> Task instructions
1 – In the discussion of the cross_compile tool, which tool that produces accelerators for FPGAs and AI Engines is named as an example of a framework that only supports x86?
2 – The discussion of the cross_compile tool describes what the tool does. List every step in that description that appears as a dashed bullet.

> Source passage

◇ ◇ ◇

The repository is under the GitHub organization of the ROS 2 tooling working group. Unfortunately, most of the original authors have since moved on. The tool is in need of a bit of love, bug fixes, reviews, etc., so we are looking for help maintaining it!
If you’ve used this package and would like to help maintain it – or if this looks like a cool tool to you and you’d like to try it out and contribute – let us know below!
I have not used this tool before, but looking over it I would like to point out two things:
First: the name is misleading. It is not doing cross compiling in the sense of doing a build for one architecture on another architecture without emulation. This project uses QEMU to run emulated builds, which I wouldn’t call “cross compiling”. Emulated builds will not be as performant as a native build, although true cross compiling may approach it.
Second: this project scripts together different features of Docker and QEMU. However, these days, docker buildx has QEMU support out of the box. Why maintain QEMU integration for docker when docker is already doing it? I’m all for making ROS software easier to build, but I don’t think this project is the right starting point to rally around. Just my opinion.
cross_compile is a nice integration tool but maintaining it is lots of work. We evaluated this while designing the architecture for the ROS 2 Hardware Acceleration Working group (we considered various options, cross_compile package being one of them) and as part of REP-2008 effort but decided to go a different direction. The tool does the following as explained in here:
- Create a Docker image that has rosdep
- Run the rosdep image against your target workspace to output a script that describes how to install its dependencies
Create “sysroot image” that has everything needed for building target workspace
- Use a base image for the target architecture (aarch64, armhf, …)
- Install build tools (compilers, cmake, colcon, etc)
- Run the dependency installer script collected in Step 1 (if dependency list hasn’t changed since last run, this uses the Docker cache)
- Runs the “sysroot image” using QEMU emulation
- colcon build
(Optional) Create runtime image
- Creates a docker image that can be used on the target platform to run the build. See “Runtime Image” section.
The main issues with the tool I experienced are the following ones:
Complexity: There’re lots of moving parts in here and abstractions used. Technically, it’s using two types of virtualization (OS-virtualization and then hardware-virtualization) chained together to build the artifacts. It’s first using OS-virtualization (typically referred to as ”containers” in Linux) through Docker to build a clean/reproducible environment from wherein to start operating (, ). Then, it’s using hardware-virtualization through QEMU type two hypervisor (that’s used from within the Docker container) to build the ROS workspace natively ().
Incompatible with other frameworks/libraries that require x86 support: There’re many tools and frameworks that aren’t available on aarch64 (or other) architecture and only have support for x86, so you can’t use them with QEMU. cross_compile approach does not match many of these frameworks and would require splitting the generation of artifacts, which complicates the overall process significantly and easily leads to errors. One good example is Vitis, which is used to produce accelerators for FPGAs, AI Engines and other compute resources.
The approach we took instead is extending the ROS 2 build system (ament) (see here for an explanation) adding CMake logic with cross-compilation and any other step necessary to generate the build artifacts in one go.
For completeness, here is how you might do an emulated build using docker buildx, although I will note once more that this is not very performant: if you actually have a target that you can compile on, unless it is extremely resource constrained, it will probably just be faster to compile on that.

◇ ◇ ◇

> Given records
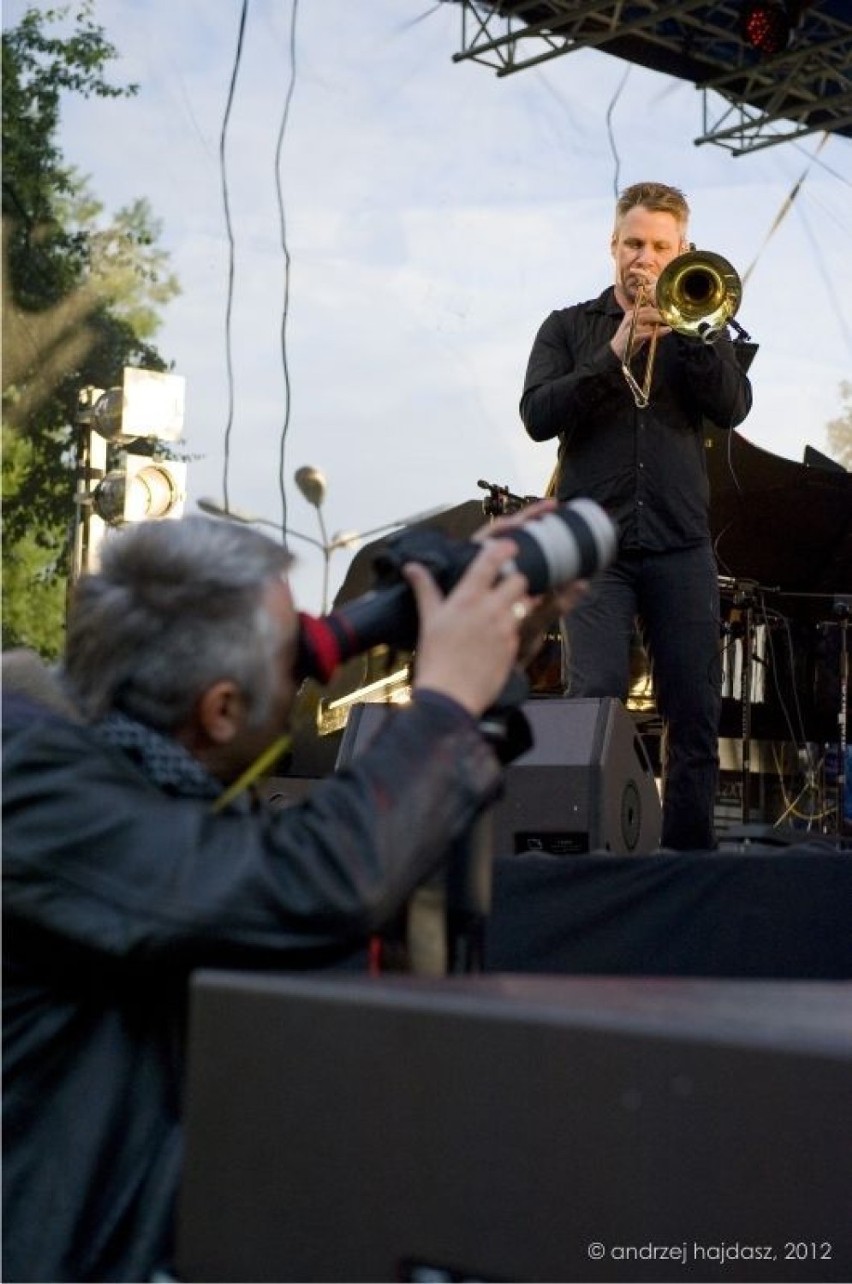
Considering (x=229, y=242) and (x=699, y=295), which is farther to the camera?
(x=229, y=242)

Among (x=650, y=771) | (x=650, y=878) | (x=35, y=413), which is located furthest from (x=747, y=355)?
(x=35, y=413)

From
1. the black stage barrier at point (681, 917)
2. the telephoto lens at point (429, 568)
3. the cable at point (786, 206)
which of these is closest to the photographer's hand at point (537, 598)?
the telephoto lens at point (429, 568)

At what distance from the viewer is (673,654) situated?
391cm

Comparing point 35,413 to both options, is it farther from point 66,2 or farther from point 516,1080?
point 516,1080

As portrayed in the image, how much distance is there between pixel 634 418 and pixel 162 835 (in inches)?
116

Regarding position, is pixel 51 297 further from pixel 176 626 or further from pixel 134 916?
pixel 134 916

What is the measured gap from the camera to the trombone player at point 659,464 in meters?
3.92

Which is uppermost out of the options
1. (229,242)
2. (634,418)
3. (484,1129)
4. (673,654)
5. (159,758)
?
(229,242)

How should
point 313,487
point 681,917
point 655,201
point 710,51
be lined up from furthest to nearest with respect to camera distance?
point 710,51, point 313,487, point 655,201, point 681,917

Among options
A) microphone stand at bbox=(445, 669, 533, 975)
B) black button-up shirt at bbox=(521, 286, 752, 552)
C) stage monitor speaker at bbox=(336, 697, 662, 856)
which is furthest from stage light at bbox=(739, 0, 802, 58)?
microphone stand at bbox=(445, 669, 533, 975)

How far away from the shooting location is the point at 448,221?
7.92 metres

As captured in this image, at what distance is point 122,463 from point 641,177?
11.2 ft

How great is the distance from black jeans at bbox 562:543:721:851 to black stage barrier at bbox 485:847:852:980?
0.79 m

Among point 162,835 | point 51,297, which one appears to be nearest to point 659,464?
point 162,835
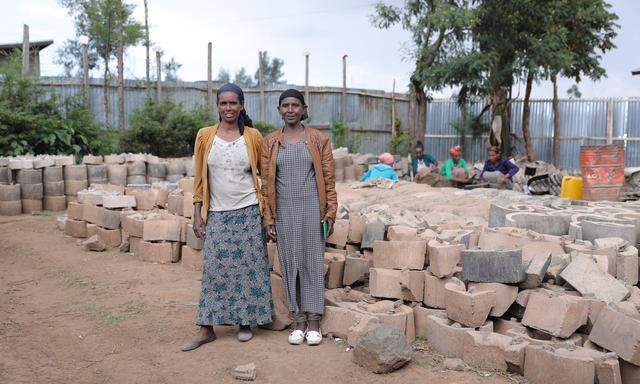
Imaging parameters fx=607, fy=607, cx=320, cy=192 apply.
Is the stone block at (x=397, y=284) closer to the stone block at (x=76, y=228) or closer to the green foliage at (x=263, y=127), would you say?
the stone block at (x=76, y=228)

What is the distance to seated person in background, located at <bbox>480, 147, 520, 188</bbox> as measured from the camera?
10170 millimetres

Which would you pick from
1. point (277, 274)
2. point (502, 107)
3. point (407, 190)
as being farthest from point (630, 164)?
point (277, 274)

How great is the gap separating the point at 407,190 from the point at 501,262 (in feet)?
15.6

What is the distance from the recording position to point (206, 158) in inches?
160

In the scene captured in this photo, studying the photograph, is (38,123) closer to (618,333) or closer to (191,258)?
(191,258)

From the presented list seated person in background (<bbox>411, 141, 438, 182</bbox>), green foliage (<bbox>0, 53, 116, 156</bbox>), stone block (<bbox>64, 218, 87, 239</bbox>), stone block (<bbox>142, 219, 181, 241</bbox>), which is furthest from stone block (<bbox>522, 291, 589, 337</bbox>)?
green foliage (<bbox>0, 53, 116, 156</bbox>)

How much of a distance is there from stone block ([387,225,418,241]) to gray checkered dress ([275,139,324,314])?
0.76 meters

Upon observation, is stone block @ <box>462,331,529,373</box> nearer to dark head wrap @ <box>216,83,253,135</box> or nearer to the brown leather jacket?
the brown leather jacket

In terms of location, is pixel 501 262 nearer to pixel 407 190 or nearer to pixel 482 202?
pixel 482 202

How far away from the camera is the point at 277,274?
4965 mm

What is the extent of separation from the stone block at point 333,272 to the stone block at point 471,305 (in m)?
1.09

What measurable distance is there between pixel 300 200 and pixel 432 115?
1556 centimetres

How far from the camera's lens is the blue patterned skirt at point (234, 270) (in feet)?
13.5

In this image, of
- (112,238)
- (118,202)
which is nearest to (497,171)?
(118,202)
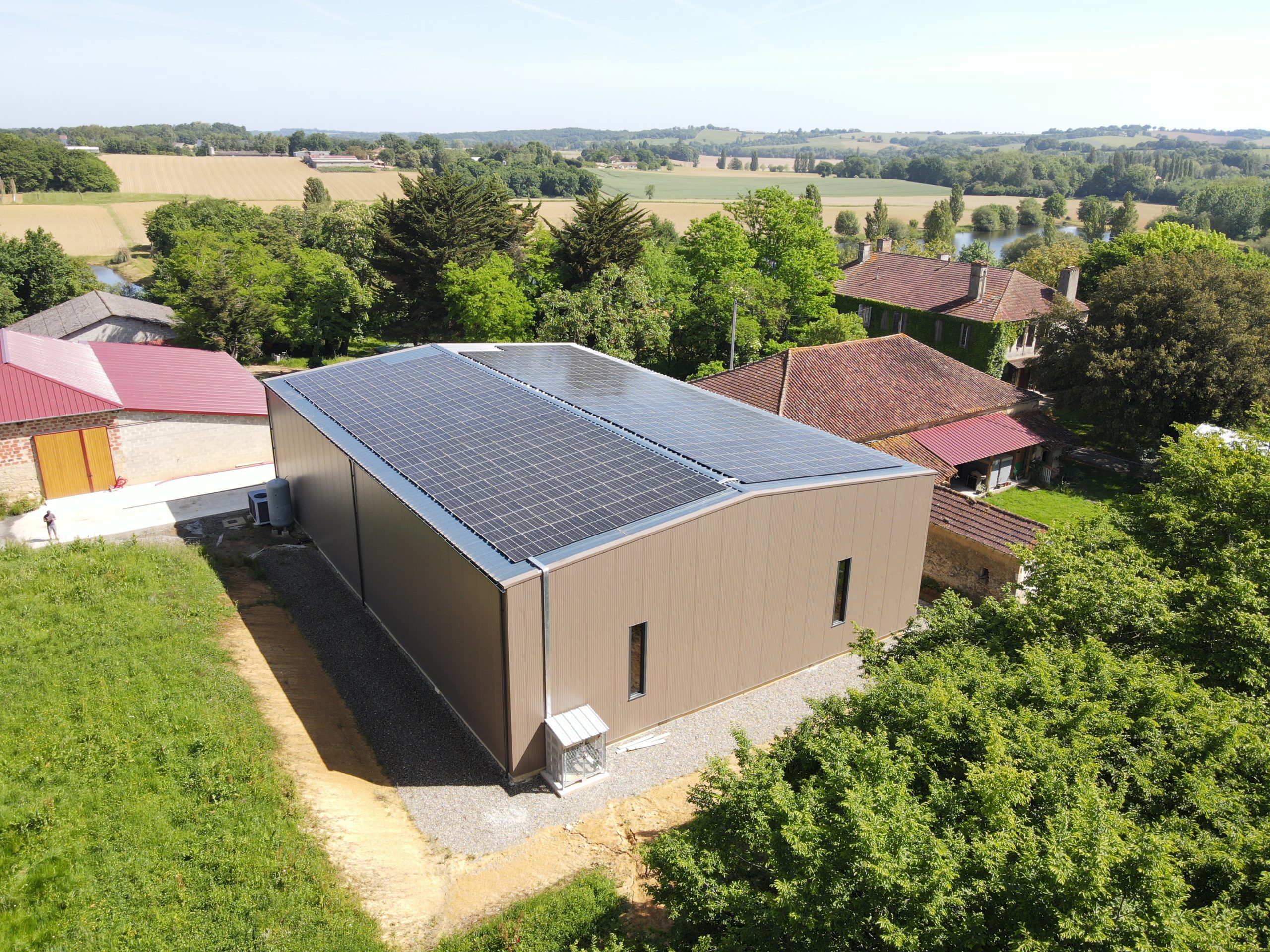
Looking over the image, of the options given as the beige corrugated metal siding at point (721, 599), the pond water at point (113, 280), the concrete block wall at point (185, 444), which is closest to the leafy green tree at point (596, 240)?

◇ ◇ ◇

> Task-by-task outputs
1 – Vitis

2 –
- Create a Docker image that has rosdep
- Run the rosdep image against your target workspace to output a script that describes how to install its dependencies
- Use a base image for the target architecture (aarch64, armhf, …)
- Install build tools (compilers, cmake, colcon, etc)
- Run the dependency installer script collected in Step 1 (if dependency list hasn’t changed since last run, this uses the Docker cache)
- Runs the “sysroot image” using QEMU emulation
- colcon build
- Creates a docker image that can be used on the target platform to run the build